** Excerpt follows **

It’s not working. The Bush-Obama strategy of throwing trillions at the banks to solve the mortgage crisis is a huge bust. The financial moguls, while tickled pink to have $1.25 trillion in toxic assets covered by the feds, along with hundreds of billions in direct handouts, are not using that money to turn around the free fall in housing foreclosures.

As The Wall Street Journal reported Tuesday, “The Mortgage Bankers Association cut its forecast of home-mortgage lending this year by 27% amid deflating hopes for a boom in refinancing.” The same association said that the total refinancing under the administration’s much ballyhooed Home Affordable Refinance Program is “very low.”

Aside from a tight mortgage market, the problem in preventing foreclosures has to do with homeowners losing their jobs. Here again the administration, continuing the Bush strategy, is working the wrong end of the problem. Although President Obama was wise enough to at least launch a job stimulus program, a far greater amount of federal funding benefits Wall Street as opposed to Main Street.

** End of Excerpt **
** Source data follows **

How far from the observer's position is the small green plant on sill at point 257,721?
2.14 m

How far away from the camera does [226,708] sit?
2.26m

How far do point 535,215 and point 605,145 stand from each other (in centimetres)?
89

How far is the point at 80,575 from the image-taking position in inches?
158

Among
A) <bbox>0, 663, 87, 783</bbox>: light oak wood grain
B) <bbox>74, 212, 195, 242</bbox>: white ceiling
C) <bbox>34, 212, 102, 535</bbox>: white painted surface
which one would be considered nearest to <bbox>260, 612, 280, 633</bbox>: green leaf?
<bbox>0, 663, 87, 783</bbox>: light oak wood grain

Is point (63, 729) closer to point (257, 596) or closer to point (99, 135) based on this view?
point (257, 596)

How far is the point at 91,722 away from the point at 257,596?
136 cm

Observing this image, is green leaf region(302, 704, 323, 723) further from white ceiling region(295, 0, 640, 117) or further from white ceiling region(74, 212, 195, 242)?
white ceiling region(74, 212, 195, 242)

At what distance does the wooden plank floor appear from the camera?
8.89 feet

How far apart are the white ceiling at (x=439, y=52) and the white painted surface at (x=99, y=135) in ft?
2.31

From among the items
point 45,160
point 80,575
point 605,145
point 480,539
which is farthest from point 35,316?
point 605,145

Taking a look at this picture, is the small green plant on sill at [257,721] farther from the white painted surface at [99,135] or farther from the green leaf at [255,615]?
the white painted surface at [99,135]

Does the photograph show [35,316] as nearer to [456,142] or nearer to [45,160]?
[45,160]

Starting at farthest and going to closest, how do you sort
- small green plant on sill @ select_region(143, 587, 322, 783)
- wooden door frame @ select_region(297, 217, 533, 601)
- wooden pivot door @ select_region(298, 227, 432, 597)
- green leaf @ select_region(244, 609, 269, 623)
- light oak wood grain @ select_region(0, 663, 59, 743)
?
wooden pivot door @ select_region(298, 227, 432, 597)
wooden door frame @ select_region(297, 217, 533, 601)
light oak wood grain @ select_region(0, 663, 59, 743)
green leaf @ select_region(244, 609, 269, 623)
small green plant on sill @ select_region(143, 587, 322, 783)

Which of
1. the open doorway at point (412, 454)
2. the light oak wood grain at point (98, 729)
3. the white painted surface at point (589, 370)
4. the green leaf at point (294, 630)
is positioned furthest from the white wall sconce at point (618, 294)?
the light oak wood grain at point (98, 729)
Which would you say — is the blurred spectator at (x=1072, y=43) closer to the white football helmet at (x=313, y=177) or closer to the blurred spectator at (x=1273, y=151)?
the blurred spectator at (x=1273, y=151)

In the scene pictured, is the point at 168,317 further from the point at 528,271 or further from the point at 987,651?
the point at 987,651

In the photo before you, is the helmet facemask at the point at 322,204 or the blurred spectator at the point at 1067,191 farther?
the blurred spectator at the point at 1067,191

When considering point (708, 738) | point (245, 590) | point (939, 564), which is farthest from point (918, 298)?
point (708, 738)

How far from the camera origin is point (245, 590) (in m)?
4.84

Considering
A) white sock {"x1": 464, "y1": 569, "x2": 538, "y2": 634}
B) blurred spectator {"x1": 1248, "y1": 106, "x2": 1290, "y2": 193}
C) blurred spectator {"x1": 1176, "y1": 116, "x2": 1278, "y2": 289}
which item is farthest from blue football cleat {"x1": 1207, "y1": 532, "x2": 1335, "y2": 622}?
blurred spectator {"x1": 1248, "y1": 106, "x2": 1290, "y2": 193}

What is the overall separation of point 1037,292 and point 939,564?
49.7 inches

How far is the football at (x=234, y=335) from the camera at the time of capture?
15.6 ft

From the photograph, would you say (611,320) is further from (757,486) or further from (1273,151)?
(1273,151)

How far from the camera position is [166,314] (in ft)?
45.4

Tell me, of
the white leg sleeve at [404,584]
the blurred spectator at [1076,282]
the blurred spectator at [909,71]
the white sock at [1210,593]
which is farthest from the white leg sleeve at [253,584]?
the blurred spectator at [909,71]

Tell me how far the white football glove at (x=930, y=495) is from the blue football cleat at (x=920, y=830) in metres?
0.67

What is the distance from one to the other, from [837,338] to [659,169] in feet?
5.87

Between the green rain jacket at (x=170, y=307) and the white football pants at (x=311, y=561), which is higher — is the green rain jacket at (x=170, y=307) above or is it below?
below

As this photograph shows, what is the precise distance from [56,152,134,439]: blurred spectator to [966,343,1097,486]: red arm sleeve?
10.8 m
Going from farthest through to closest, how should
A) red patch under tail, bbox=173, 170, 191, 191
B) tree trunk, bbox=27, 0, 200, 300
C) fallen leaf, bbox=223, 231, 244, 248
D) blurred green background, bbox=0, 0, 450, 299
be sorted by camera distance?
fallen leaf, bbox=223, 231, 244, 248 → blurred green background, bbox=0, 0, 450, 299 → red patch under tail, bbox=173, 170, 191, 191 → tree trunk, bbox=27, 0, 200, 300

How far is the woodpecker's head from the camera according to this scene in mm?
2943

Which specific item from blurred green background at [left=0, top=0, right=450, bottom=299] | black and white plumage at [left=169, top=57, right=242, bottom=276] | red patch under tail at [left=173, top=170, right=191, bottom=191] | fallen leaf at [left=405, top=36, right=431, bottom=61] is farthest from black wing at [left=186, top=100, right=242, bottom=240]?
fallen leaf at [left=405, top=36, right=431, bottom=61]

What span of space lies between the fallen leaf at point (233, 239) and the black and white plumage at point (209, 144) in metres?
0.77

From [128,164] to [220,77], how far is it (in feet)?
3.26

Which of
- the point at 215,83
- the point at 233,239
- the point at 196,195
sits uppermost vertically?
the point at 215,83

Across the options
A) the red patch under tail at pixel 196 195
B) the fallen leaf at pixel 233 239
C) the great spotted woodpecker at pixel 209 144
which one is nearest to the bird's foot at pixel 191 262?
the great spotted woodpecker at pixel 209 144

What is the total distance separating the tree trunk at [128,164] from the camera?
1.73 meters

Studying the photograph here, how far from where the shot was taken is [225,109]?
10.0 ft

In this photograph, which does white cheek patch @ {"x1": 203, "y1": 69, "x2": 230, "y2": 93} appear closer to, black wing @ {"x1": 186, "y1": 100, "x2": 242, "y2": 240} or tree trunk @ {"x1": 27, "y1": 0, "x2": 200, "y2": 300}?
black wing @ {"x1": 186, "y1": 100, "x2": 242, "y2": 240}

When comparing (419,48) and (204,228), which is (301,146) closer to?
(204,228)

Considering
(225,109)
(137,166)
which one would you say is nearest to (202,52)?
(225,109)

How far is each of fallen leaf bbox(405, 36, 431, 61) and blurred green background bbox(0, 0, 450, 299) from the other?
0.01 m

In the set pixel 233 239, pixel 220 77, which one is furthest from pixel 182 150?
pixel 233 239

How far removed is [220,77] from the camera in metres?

** End of Source data **

[Using the information]
a: Quote the mortgage crisis excerpt from "Aside from a" to "to Main Street.".
b: According to the mortgage crisis excerpt, by what percentage did the Mortgage Bankers Association cut its forecast of home-mortgage lending this year?
c: Proceed with the piece on the mortgage crisis from its last sentence onward.

[Answer set]
a:
Aside from a tight mortgage market, the problem in preventing foreclosures has to do with homeowners losing their jobs. Here again the administration, continuing the Bush strategy, is working the wrong end of the problem. Although President Obama was wise enough to at least launch a job stimulus program, a far greater amount of federal funding benefits Wall Street as opposed to Main Street.

b: By 27%.

c:
State and local governments have been forced into draconian budget cuts, firing workers who are among the most reliable in making their mortgage payments–when they have jobs. Yet the Obama administration won’t spend even a small fraction of what it has wasted on the banks to cover state shortfalls.

California couldn’t get the White House to guarantee $5.5 billion in short-term notes to avert severe cuts in state and local payrolls, from prison guards to schoolteachers. Compare that with the $50 billion already given to Citigroup, plus an astounding $300 billion to guarantee that institution’s toxic assets. Citigroup benefits from being a bank “too big to fail,” although through its irresponsible actions to get that large it did as much as any company to cause this mess.